Thursday, October 21, 2010
Peristeria elata, the Holy Ghost Orchid
Peristeria elata is one of my favorite orchids because of its beauty and the tiny mimicry of a dove that is created by shape the column and the lip of the flower. I tried to grow Peristeria elata a number of times in the past and every time my plants would grow to a tremendous size, but then they would fail to bloom even after years of devoted care. I would eventually lose the plants mostly to neglect once it was clear they would not bloom ever. This was very frustrating for me since the culture of this plant is not that difficult. I Eventually found out why I never got flowers from my plants, the key was provided paradoxically by a plant that would not bloom for its previous owner.
I was at an orchid show a few years ago and in a vendor's stall I spied the largest Peristeria plant I had ever seen. The pseudobulbs were enormous, each significantly larger than my clenched fist. I asked the vendor for the plant and heard a familiar story, in spite of excellent care, the plant would not bloom. I asked for the price in a distant, not very interested way and the vendor told me that since he was tired of devoting bench space to a non blooming plant, I could have it for $20.00. In a second I had brought the plant.
But this time around I did things differently with the culture of the plant. When the dry season started I stopped watering it. Even though the pseudobuls became wrinkled I resisted the temptation to water. Also no fertilizer was given to the plant.
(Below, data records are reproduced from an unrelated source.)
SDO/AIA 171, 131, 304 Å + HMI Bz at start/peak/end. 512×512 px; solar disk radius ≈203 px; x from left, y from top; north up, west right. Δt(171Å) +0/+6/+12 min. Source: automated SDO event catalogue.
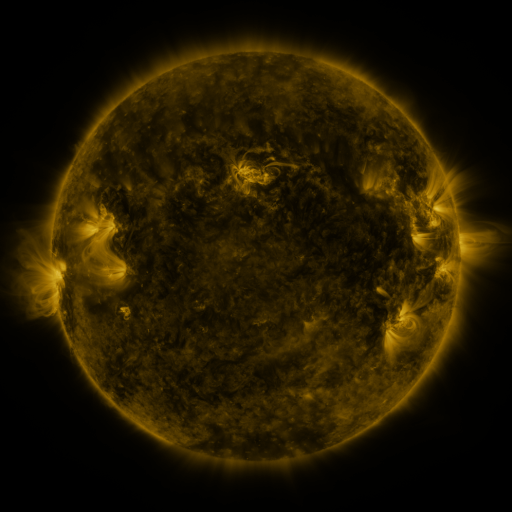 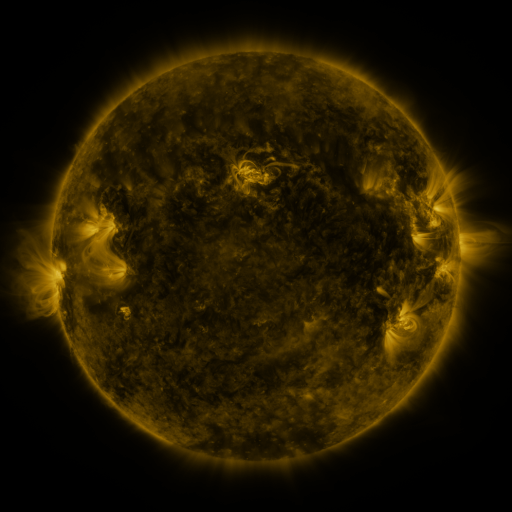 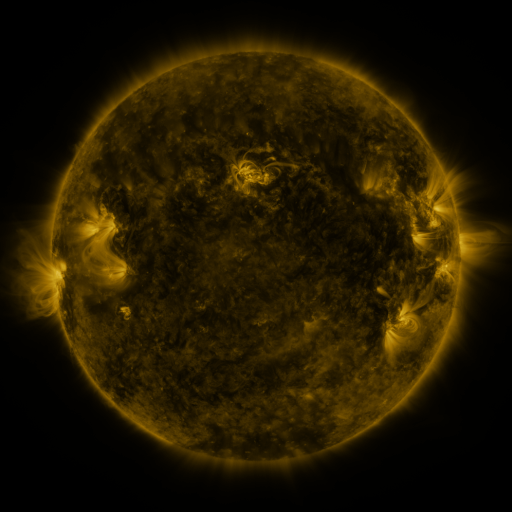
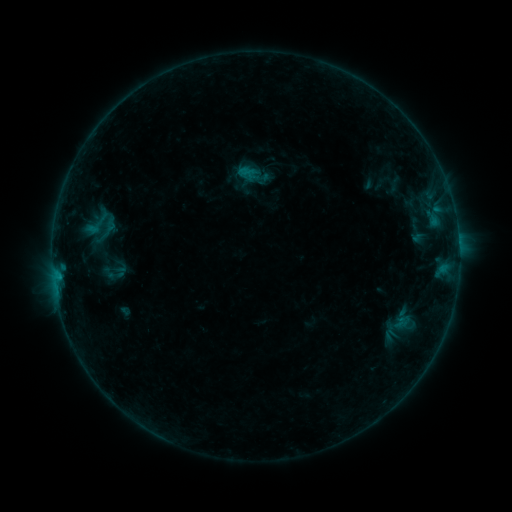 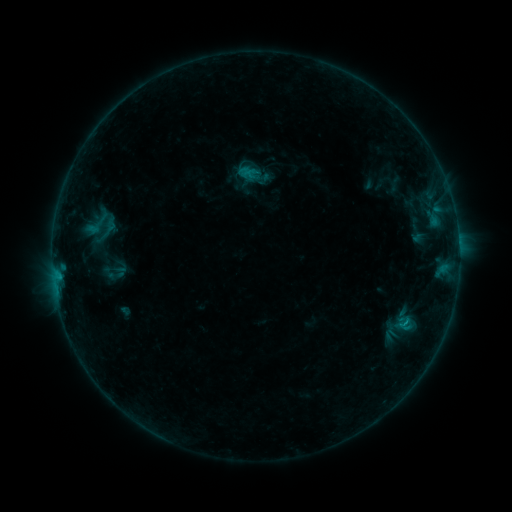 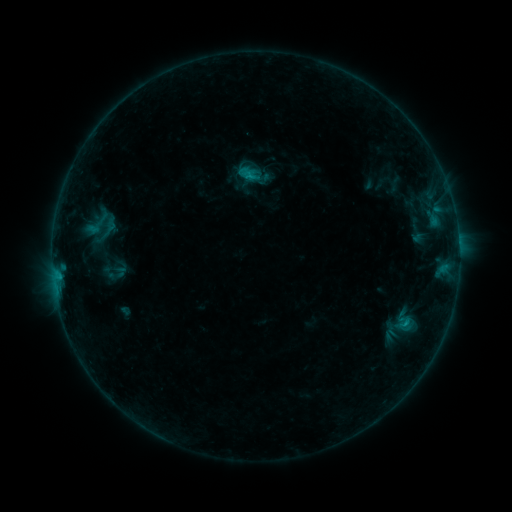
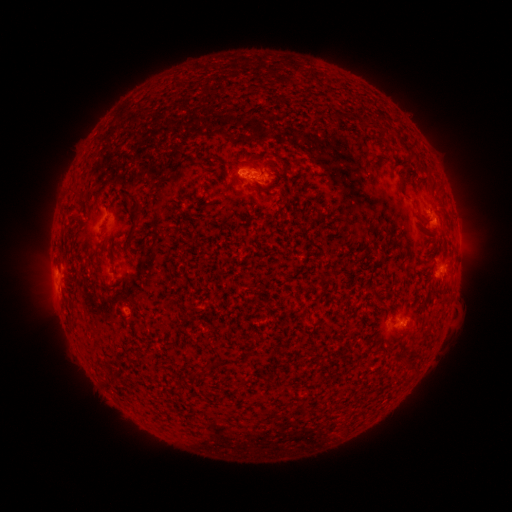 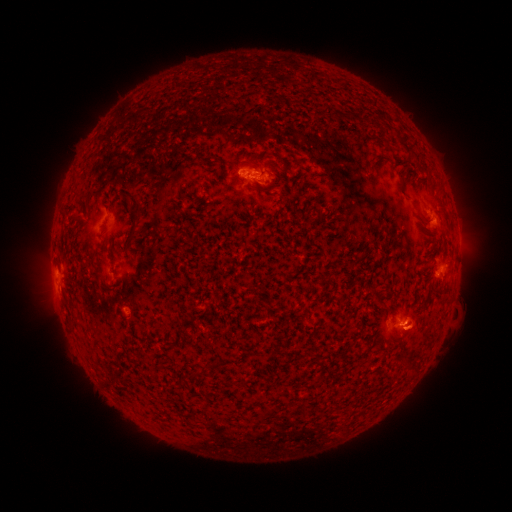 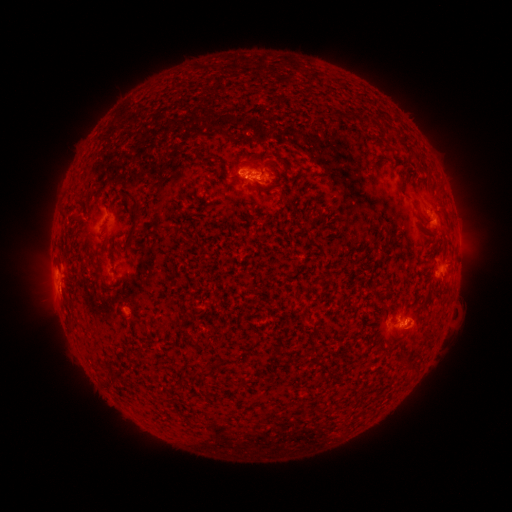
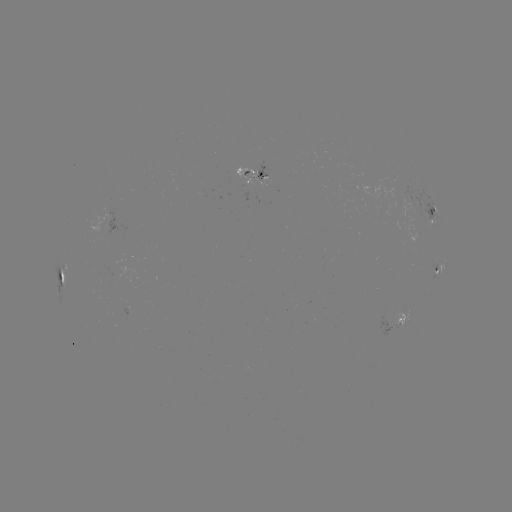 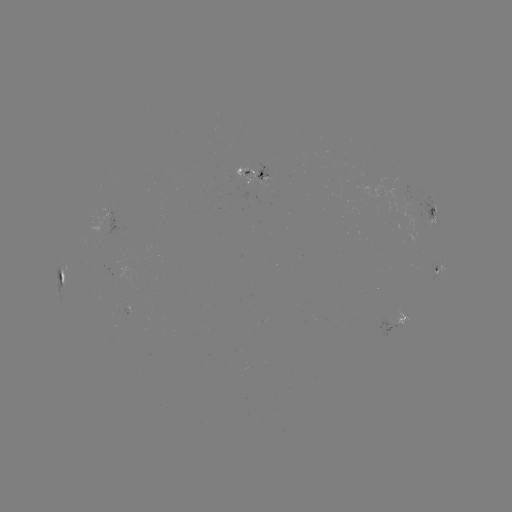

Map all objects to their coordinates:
eruption: (413, 326)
In addition to these measures, now I was living at a higher elevation than when I had my previous plants and every night in the dry season the plant would experience a 10F to 15F degrees temperature drop.
Nothing happened with this plant and for months on end it showed no sign of blooming or growing.
Then in the summer of 2007, I saw two green tips coming out of the base of one of the bulbs. One was clearly a new growth but the other appeared to be an inflorescence. As the weeks went by I was delighted with the fact that the plant appeared to be on its way to produce a very large inflorescence. The inflorescence topped out at four feet and a half and produced the largest Peristeria flowers I had ever seen. Impressively large and opening more widely than any Peristeria flowers I had seen previously, the flowers were a delight to the eye. They were also powerfully fragrant. They were so fragrant that the fragrance started getting a but cloying. The plant bloomed several years in a row and then I had to repot and divide it because it had filled its pot. I expect the divisions to start blooming next year.
So what is what I learned about this plant? I learned that for this plants I need to emulate their natural seasonal cycle to trigger blooming. In my case giving the plant year round watering and fertilizer will produce amazing plants but no flowers.
This orchid is the national flower of Panama and it is sadly endangered in the wild from overcolletion. But it is easily available in the market. If you have the time,the space and the appropiate growing conditions this is a good plant to grow and on the plus side it is also a handsome foliage plant that when well grown resembles a seedling coconut palm.